Don’t believe me? Listen to what a few of our male friends said to my husband and me in confidence as I was writing this book…
“Women who have no meat on their bones don’t look like women at all. They look like prepubescent girls. Those stick figures may appeal to the perverts out there, but I want a full grown woman, with a full grown body. I want someone whose round curves I can drink in through my eyes and trace over with my fingertips.”
– Herb, age 44
“My wife may weigh a bit more than the typical supermodel, but I wouldn’t have it any other way. I love how she looks, so as long as she’s happy with herself, I’m great.”
– Paul, age 37
“I don’t want to buy a girl a $20 meal only to have her pick at it and eat one-tenth of it because she doesn’t want to get fat. Give me a break. She probably goes home and eats half a cheesecake because she’s starving by the end of the evening. Give me a woman with some hips, some thighs, and an appetite for good food and fun.”
– Dave, age 25
“My wife’s hips have gotten a little wider through the years, and her breasts may have fallen a little southward since I fell in love with her over thirty years ago. But when I consider the four beautiful children who’ve passed through those hips and nursed at those breasts, I’m more in awe of them than ever.
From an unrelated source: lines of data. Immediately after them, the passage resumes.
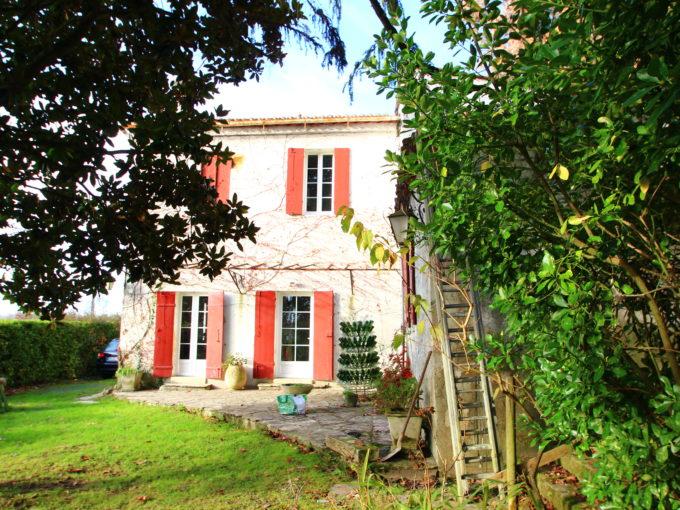 , Maison Ancienne en Pierre – Quinsac, Bordeaux Clés en Main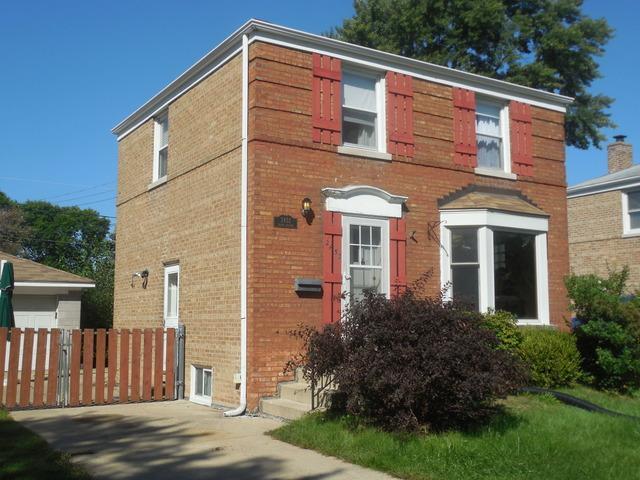2452 S 3rd Avenue, North Riverside, IL 60546 (MLS #10074722) :: The Saladino Sells Team
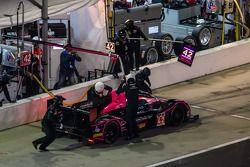 Pit stop per # 42 OAK Racing Morgan Nissan: Olivier Pla, Roman Rusinov, Gustavo Yacaman, Oliver Webb
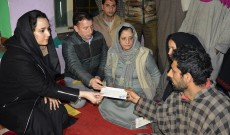 DC Budgam handover cheques worth Rs. 4 lakh as relief to Budgam helicopter crash victim family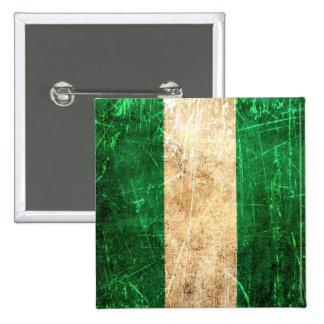 Bandera nigeriana rasguñada y llevada del vintage pin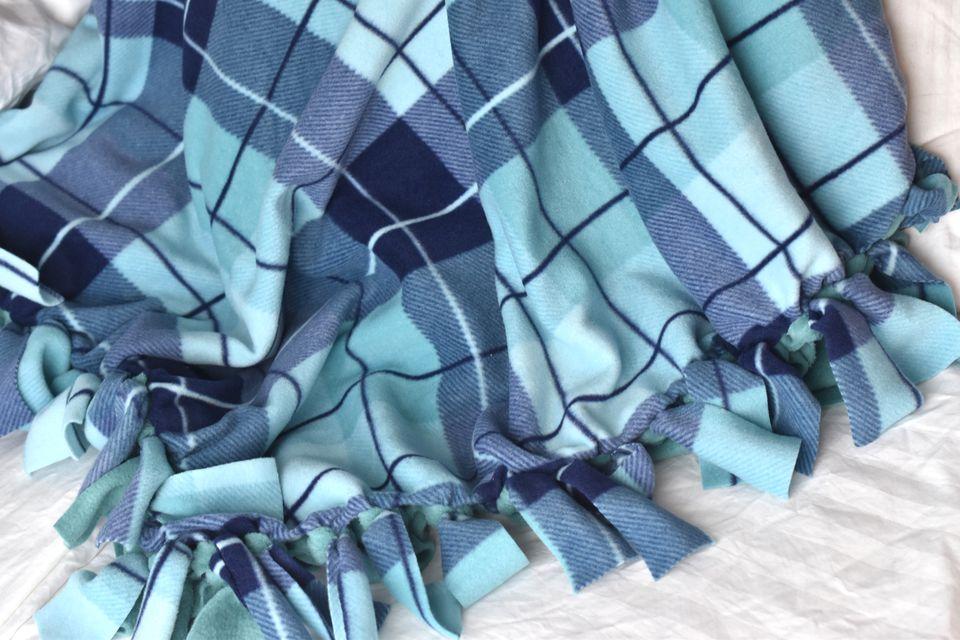Knot Blanket Ideas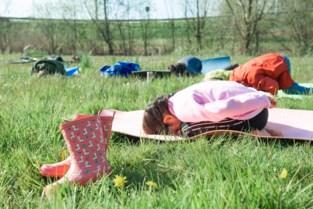"""Gentse doctoraatsstudente Laurence (26) leert peuters en kinderen yoga: """"Zo hun fantasie prikkelen"""""""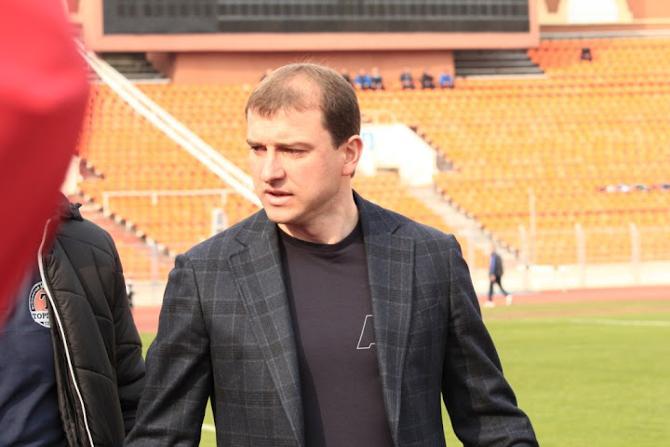 Вадим Скрипченко уверен, что начинать один из самых интересных матчей сезона в 13:30 - неправильно.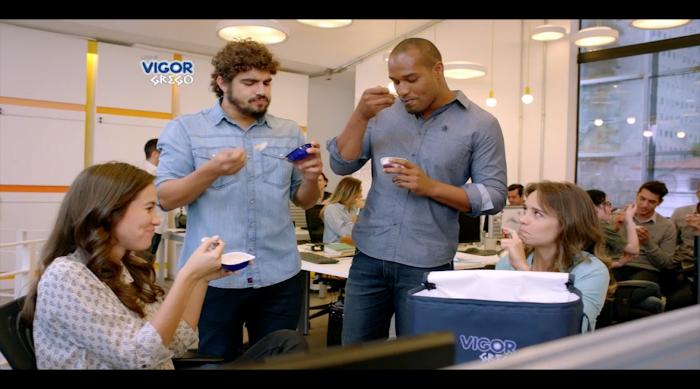 """Vigor Grego lança campanha com foco nos diversos """"momentos"""" de consumo da marca"""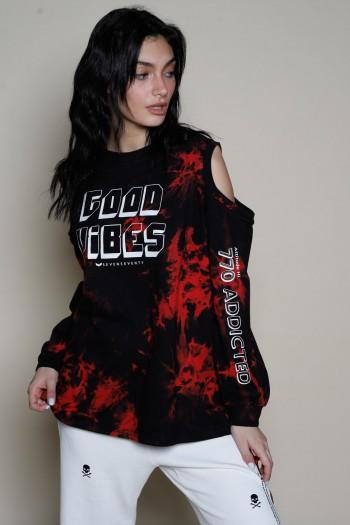 חולצת פוטר בגווני שחור ואדום פתחים בכתפיים GOOD VIBES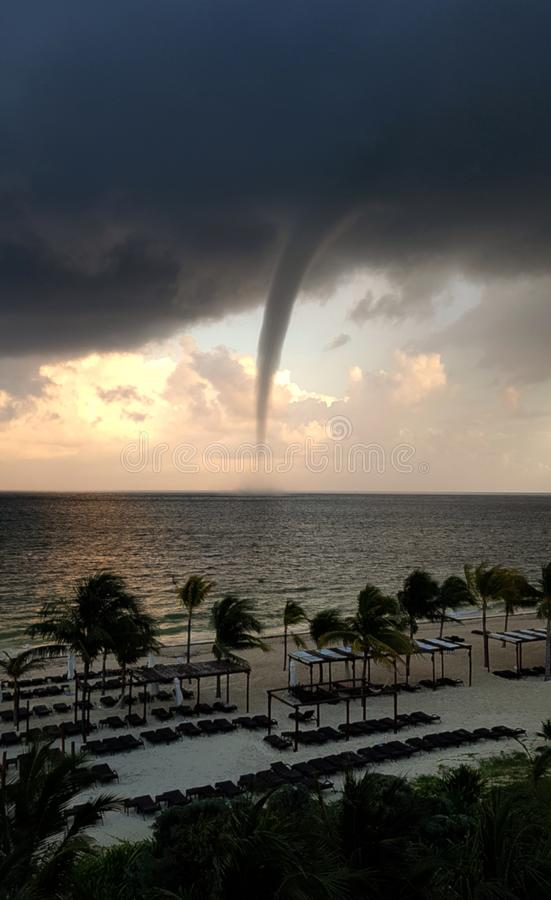 Береговая линия торнадо причаливая стоковая фотография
To everyone else, she’s a grandma. To me, she’s a goddess, and I celebrate her presence in my life every day.”
– Terry, age 59
Men frequently seem desperate to help their wives understand that their bodies are beautiful just the way they are. Of course, you don’t have to struggle with excess weight to wrestle the body image bear. Sometimes he attacks from the opposite end of the spectrum. Kathy writes:
I’ve struggled with an eating disorder for about 20 years. I’m not severely underweight or bulimic, but I long to be free from the constant preoccupation with my body. I know it robs me of my sexual confidence, as I can never just accept the fact that my husband thinks I’m attractive (mainly because I don’t think I’m attractive). But like the chicken and the egg thing, I have to wonder, which came first? My eating disorder or my sexual insecurities?
Regardless of which came first, I believe both of these body image bears can be slain with the help of a good counselor, so don’t hesitate to seek one out if you can sympathize with Kathy’s struggles.